Exercise brief: Rewrite the court opinion below from the words "January 15, 1986" through the words "OWEN, District Judge.", substituting "U.S. District Judge" for "District Judge".

Source text:
=-=-=

Sedco, Inc. v. SS STRATHEWE, 630 F. Supp. 120 (S.D.N.Y. 1986)
January 15, 1986
S.S. STRATHEWE, her engines, boilers, etc., the Peninsular and Oriental Steam Navigation Company, the Peninsular and Oriental Steam Navigation Company Limited, and Strick Line Ltd., Defendants.
United States District Court, S.D. New York.
Hill, Rivkins, Carey, Loesberg, O'Brien & Mulroy, New York City (Alan Loesberg, Anthony J. Pruzinsky, of counsel), for plaintiff.
Kirlin, Campbell & Keating, New York City (Donald Burke, Keith Heard, of counsel), for defendants.
OWEN, District Judge.
In early June 1982, the defendants, hereafter collectively "P & O" for The Peninsular and Oriental Steam Navigation Company and its vessels, received from plaintiff Sedco Inc. in Saudi Arabia 18 packages *121 containing oil field drilling equipment to be shipped to Houston, Texas. These were placed aboard one of P & O's vessels called the Strathewe. Within a few days of the vessel's departure, the British Government, embroiled in the Falkland Islands war, requisitioned the vessel under its war powers and directed that the vessel proceed directly to Southampton, England to be fitted out for war service. The British Government, aware that the vessel was carrying cargo, directed the vessel be delivered without the cargo, but it did not instruct P & O how to accomplish this. P & O, having determined that the island of Malta in the Mediterranean was not only on the course to Southampton but also on the course of one of its other vessels coming by at a later time en route to Houston, took the reasonable action of off-loading the said 18 units (17 boxes and one loose package) at Malta along with other cargo destined for the United States.

=-=-=

Items listed in a dataset

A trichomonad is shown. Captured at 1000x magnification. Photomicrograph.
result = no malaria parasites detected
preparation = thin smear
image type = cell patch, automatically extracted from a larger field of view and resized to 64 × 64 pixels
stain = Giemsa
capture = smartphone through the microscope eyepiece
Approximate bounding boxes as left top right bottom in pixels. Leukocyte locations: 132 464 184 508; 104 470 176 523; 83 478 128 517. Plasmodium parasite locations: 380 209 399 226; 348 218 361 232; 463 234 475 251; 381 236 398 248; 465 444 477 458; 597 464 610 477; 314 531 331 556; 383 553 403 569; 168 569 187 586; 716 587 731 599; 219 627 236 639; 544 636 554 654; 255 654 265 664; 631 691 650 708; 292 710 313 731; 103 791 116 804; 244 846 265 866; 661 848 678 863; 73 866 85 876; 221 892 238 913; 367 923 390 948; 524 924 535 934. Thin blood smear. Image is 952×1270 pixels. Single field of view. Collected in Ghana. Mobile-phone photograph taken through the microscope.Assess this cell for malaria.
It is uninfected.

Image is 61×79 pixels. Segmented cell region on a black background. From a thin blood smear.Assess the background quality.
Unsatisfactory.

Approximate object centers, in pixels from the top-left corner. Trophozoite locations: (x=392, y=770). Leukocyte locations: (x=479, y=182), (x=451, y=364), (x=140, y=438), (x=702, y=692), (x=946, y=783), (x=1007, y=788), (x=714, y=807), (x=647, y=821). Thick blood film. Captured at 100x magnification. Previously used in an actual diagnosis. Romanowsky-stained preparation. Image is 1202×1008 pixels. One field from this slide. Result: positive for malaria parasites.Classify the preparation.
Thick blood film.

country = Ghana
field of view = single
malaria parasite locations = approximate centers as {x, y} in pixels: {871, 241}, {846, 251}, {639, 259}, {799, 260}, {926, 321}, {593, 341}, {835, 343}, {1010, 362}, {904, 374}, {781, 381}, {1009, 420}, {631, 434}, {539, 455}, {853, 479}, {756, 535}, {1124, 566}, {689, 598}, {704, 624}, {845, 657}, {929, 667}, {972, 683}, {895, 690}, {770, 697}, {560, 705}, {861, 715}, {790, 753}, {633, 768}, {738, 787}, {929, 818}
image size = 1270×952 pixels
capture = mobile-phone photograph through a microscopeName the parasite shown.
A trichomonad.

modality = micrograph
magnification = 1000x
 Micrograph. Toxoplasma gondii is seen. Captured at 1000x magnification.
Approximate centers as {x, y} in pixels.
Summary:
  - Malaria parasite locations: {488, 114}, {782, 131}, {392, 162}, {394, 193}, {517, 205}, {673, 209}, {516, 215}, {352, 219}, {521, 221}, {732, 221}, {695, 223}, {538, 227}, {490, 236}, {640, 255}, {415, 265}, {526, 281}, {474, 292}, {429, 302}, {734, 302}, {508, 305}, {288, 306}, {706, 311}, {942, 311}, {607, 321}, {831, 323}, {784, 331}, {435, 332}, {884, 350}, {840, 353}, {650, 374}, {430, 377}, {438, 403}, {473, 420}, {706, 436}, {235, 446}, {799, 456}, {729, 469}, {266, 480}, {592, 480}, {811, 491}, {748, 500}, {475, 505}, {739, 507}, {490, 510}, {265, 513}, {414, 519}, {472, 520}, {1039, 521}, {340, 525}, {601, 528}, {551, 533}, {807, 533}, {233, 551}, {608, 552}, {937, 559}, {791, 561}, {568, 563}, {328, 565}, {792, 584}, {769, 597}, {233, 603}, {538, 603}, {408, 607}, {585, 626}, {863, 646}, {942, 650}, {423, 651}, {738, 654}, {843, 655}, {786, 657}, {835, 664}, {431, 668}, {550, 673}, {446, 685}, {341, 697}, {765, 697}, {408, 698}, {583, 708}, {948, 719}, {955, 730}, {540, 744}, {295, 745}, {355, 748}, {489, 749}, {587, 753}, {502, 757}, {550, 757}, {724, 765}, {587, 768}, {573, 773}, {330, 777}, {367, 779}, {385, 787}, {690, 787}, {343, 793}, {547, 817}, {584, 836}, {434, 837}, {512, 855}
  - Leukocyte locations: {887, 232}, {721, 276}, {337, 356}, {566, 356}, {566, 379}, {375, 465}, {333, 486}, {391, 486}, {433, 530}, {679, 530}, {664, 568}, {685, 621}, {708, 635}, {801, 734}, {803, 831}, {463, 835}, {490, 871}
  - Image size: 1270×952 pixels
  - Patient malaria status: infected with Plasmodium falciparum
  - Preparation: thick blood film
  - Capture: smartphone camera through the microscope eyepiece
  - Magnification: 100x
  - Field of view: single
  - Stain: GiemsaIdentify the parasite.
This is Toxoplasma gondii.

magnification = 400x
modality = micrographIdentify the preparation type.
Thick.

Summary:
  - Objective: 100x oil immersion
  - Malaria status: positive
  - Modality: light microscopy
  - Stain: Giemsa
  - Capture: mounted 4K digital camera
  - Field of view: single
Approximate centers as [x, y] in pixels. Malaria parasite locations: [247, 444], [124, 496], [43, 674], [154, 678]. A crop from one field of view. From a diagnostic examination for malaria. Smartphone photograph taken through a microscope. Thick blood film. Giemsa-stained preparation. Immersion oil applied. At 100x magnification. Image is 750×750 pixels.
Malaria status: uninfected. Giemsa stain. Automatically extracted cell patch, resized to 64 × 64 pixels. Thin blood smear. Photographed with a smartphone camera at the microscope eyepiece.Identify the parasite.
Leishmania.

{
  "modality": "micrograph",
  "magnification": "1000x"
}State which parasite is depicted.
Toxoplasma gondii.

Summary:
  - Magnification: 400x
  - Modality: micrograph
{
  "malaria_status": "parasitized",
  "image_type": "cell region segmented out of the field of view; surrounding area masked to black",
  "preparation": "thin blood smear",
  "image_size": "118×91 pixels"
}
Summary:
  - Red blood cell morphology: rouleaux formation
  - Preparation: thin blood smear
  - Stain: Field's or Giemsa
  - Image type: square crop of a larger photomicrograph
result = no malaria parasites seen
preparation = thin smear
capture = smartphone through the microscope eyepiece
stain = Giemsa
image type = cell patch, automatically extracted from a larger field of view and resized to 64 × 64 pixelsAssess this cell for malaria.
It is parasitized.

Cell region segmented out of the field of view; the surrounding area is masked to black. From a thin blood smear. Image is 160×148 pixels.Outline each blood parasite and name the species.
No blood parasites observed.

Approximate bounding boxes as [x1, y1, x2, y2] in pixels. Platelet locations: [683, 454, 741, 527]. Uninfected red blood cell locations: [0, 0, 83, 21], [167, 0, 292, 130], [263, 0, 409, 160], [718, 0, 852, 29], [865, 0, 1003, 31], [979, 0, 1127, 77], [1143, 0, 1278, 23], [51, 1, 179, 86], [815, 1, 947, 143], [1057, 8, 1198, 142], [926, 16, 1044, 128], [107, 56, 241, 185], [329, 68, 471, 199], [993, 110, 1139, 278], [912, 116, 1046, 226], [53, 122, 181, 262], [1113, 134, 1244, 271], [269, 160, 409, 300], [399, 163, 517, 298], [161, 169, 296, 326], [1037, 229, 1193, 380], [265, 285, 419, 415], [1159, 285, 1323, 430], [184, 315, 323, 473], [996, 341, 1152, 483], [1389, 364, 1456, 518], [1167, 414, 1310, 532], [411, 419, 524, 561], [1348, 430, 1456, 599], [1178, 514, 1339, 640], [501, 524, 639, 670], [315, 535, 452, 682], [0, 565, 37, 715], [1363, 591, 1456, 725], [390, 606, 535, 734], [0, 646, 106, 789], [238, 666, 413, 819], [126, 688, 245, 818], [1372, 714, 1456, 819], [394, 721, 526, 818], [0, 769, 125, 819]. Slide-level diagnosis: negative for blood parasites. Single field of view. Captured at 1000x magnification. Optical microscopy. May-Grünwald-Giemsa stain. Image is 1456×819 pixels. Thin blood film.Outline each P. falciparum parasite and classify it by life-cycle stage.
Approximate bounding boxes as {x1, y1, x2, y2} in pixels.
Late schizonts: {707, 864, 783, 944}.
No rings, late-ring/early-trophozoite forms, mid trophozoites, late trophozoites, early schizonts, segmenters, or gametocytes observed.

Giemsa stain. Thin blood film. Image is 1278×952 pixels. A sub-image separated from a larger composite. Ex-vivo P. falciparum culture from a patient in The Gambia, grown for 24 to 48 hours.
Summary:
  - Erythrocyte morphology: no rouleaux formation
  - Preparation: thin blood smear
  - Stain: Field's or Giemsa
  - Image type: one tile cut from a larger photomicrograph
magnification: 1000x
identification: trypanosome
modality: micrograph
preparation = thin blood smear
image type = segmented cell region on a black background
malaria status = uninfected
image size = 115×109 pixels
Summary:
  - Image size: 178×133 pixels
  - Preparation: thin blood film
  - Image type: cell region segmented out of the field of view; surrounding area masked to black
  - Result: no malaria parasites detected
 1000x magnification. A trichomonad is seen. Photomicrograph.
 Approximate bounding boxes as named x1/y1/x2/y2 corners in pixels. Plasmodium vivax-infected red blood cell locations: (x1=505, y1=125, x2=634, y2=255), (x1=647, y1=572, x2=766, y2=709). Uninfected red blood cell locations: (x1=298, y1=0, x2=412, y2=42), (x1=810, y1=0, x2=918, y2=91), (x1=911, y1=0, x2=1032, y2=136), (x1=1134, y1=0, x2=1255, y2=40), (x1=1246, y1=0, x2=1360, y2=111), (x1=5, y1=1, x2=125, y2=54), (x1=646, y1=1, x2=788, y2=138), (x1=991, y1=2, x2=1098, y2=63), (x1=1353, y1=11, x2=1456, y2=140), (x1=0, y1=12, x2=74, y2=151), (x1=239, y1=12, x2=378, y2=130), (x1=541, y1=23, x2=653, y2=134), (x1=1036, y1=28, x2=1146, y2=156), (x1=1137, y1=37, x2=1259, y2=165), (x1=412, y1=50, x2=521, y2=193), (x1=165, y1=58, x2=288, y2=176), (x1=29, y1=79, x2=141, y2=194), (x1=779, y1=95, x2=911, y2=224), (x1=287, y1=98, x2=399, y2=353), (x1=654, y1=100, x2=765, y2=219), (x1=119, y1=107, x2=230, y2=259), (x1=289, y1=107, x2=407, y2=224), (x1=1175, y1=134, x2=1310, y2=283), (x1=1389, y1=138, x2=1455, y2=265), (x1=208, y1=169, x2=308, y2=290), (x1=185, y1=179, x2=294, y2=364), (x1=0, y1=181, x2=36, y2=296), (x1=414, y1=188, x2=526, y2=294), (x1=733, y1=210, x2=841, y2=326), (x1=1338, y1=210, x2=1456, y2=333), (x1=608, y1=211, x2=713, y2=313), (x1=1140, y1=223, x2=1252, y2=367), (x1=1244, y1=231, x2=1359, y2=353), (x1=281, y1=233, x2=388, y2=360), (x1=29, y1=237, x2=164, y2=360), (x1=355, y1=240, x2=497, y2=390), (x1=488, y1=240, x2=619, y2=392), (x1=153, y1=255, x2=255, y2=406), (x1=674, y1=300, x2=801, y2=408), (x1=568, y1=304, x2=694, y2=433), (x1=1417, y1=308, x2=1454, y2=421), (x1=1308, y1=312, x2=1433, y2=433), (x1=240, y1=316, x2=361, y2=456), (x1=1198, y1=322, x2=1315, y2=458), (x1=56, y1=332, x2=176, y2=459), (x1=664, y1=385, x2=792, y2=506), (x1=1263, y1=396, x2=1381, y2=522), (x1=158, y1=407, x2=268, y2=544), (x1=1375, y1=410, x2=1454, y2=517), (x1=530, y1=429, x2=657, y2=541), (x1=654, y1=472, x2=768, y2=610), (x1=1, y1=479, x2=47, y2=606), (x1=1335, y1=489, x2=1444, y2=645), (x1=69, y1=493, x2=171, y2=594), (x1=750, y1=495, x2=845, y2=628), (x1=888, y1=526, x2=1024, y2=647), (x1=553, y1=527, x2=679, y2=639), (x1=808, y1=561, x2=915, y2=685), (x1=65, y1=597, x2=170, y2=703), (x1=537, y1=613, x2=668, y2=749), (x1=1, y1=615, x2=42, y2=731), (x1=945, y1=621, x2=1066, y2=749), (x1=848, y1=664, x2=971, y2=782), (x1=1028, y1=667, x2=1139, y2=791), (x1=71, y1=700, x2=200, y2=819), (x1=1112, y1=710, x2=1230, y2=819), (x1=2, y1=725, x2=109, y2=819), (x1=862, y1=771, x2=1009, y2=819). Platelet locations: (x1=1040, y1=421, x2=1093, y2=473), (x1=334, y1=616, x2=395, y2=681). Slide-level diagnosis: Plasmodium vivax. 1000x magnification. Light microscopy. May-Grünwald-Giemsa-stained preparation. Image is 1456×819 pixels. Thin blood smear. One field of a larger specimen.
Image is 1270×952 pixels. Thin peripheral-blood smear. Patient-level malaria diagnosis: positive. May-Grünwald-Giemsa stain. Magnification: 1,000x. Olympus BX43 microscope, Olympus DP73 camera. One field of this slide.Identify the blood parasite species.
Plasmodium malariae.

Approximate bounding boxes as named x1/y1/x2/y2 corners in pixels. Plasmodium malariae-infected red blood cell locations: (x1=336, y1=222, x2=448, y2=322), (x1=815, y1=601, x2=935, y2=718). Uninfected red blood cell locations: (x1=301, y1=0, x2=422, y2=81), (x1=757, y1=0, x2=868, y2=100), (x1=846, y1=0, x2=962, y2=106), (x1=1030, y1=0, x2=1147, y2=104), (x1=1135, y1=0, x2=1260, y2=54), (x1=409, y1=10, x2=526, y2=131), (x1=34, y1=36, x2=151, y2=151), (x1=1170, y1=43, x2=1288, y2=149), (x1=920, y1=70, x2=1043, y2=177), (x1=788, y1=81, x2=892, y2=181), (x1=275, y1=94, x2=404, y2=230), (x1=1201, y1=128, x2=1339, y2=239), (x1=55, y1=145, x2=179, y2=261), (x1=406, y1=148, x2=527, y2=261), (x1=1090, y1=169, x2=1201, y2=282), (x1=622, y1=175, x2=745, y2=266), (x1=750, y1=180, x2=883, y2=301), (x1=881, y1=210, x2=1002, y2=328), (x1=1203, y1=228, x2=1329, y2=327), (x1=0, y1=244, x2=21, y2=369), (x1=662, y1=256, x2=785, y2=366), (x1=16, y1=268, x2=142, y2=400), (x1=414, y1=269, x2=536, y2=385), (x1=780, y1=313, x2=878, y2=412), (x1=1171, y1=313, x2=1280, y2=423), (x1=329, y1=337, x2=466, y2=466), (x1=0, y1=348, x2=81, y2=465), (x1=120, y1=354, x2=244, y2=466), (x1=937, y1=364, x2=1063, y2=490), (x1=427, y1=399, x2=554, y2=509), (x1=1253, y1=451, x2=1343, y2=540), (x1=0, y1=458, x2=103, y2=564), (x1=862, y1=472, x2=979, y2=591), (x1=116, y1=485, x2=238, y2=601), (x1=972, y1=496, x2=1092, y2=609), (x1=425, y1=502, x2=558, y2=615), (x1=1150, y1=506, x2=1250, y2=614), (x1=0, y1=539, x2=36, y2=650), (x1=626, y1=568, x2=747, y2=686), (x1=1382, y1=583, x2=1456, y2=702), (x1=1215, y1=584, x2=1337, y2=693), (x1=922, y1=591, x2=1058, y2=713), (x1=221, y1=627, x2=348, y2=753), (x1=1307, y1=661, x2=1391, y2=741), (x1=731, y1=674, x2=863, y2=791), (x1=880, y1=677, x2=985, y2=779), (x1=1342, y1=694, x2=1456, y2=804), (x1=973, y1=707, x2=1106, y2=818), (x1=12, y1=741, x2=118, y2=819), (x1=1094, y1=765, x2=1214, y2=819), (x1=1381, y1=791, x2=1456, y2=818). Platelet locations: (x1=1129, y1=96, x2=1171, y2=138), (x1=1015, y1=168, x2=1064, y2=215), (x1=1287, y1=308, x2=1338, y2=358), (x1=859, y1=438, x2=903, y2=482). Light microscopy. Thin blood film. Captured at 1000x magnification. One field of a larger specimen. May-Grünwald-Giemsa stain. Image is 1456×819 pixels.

=-=-=

Completed task:
January 15, 1986
S.S. STRATHEWE, her engines, boilers, etc., the Peninsular and Oriental Steam Navigation Company, the Peninsular and Oriental Steam Navigation Company Limited, and Strick Line Ltd., Defendants.
United States District Court, S.D. New York.
Hill, Rivkins, Carey, Loesberg, O'Brien & Mulroy, New York City (Alan Loesberg, Anthony J. Pruzinsky, of counsel), for plaintiff.
Kirlin, Campbell & Keating, New York City (Donald Burke, Keith Heard, of counsel), for defendants.
OWEN, U.S. District Judge.